**Work instructions**
Reproduce verbatim the lines of the material below, starting at the line with "Q: Fraction of annotators marking 'moving'?" and ending at the line with "Tanzania, site T08, 2011-11-21", both inclusive; skip the rest.

**Dataset extract**
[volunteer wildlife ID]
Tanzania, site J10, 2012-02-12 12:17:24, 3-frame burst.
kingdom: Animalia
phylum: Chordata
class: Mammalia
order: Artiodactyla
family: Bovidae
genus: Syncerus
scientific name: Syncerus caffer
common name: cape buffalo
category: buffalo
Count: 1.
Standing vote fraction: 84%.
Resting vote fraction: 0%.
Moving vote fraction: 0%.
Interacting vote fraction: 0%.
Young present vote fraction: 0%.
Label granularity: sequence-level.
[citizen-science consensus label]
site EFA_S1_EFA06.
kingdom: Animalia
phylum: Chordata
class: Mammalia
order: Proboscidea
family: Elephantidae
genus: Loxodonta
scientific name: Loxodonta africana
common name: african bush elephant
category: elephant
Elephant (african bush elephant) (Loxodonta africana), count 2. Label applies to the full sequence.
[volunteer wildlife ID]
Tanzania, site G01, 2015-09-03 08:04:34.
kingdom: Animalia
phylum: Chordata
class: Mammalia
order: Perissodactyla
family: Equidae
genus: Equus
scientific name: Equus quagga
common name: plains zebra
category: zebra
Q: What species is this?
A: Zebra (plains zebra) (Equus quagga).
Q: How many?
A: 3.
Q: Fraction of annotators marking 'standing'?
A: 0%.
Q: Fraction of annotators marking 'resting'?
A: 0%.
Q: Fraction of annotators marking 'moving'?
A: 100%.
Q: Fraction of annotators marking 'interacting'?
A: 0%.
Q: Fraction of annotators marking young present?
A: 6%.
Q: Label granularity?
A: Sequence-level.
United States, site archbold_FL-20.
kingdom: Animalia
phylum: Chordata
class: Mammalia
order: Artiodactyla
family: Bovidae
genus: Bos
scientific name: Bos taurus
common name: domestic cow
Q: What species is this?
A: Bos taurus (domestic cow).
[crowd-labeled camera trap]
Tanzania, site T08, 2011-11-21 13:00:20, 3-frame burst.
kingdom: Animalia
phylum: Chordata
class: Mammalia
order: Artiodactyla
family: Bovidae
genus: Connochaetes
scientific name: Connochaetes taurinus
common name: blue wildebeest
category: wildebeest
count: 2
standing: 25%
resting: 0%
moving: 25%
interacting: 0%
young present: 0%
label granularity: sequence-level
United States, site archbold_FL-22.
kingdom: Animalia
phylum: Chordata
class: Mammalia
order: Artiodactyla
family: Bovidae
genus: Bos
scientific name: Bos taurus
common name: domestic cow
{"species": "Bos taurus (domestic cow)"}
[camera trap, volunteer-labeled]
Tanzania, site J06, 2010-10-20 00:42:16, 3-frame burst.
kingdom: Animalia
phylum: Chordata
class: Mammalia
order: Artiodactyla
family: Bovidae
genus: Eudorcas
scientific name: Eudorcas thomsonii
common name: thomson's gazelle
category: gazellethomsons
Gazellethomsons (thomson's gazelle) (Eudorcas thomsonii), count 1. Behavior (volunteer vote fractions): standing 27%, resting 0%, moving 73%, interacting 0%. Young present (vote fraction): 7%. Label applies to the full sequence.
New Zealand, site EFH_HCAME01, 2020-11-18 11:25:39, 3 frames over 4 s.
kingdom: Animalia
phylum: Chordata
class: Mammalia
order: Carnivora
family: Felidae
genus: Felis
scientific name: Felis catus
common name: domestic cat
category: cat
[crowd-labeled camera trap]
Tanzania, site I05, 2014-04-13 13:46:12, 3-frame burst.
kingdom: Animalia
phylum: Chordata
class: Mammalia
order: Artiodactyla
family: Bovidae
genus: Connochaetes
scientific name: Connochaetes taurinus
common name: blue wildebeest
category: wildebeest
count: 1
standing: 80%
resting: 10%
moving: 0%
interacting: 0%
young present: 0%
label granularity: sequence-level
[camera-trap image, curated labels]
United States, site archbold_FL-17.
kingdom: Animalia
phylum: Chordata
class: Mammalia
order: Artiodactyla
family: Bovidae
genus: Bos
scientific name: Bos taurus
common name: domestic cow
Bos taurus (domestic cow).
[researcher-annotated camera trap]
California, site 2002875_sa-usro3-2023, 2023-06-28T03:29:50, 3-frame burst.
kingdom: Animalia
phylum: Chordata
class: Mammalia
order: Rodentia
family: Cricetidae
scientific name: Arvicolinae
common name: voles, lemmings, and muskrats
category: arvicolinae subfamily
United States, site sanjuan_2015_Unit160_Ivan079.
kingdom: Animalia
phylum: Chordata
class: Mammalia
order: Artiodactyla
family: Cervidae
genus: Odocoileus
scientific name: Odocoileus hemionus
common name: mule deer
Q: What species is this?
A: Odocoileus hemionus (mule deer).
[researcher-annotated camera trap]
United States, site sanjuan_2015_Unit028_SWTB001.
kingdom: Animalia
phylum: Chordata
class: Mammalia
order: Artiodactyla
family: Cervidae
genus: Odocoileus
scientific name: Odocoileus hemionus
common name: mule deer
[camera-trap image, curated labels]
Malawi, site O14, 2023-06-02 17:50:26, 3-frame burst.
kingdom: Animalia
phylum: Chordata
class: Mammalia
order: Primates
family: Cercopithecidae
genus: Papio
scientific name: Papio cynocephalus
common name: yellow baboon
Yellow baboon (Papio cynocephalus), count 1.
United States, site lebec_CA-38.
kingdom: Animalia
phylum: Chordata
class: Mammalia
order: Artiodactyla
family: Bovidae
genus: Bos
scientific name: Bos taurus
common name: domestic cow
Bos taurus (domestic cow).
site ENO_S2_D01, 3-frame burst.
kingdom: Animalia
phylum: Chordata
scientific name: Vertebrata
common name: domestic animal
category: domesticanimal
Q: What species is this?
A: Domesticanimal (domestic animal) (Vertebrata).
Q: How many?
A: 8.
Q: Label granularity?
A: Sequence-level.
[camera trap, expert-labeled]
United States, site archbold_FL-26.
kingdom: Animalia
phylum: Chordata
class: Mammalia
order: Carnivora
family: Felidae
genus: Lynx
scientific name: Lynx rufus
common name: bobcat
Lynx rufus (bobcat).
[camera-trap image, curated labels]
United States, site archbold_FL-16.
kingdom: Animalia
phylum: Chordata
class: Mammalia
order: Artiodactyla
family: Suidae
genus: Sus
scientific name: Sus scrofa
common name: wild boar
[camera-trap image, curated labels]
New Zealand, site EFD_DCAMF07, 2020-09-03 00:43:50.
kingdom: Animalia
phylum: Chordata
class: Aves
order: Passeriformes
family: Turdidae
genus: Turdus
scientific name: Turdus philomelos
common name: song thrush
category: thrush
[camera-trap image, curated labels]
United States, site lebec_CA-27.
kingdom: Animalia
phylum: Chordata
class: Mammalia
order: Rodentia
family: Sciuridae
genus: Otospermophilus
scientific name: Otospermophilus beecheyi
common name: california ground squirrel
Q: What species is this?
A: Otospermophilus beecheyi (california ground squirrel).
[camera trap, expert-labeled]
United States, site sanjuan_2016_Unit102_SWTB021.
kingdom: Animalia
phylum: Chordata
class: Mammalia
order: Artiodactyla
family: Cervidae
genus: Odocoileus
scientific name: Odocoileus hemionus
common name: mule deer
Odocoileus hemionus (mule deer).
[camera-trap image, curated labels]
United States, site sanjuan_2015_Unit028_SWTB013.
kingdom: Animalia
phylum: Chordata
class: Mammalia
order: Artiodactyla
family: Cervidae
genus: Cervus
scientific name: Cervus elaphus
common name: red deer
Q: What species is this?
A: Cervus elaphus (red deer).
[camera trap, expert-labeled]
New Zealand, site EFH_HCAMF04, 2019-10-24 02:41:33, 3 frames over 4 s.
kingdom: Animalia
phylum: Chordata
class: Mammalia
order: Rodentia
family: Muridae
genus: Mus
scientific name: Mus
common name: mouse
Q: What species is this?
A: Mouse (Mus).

**Reply to the task**
Q: Fraction of annotators marking 'moving'?
A: 100%.
Q: Fraction of annotators marking 'interacting'?
A: 0%.
Q: Fraction of annotators marking young present?
A: 6%.
Q: Label granularity?
A: Sequence-level.
United States, site archbold_FL-20.
kingdom: Animalia
phylum: Chordata
class: Mammalia
order: Artiodactyla
family: Bovidae
genus: Bos
scientific name: Bos taurus
common name: domestic cow
Q: What species is this?
A: Bos taurus (domestic cow).
[crowd-labeled camera trap]
Tanzania, site T08, 2011-11-21 13:00:20, 3-frame burst.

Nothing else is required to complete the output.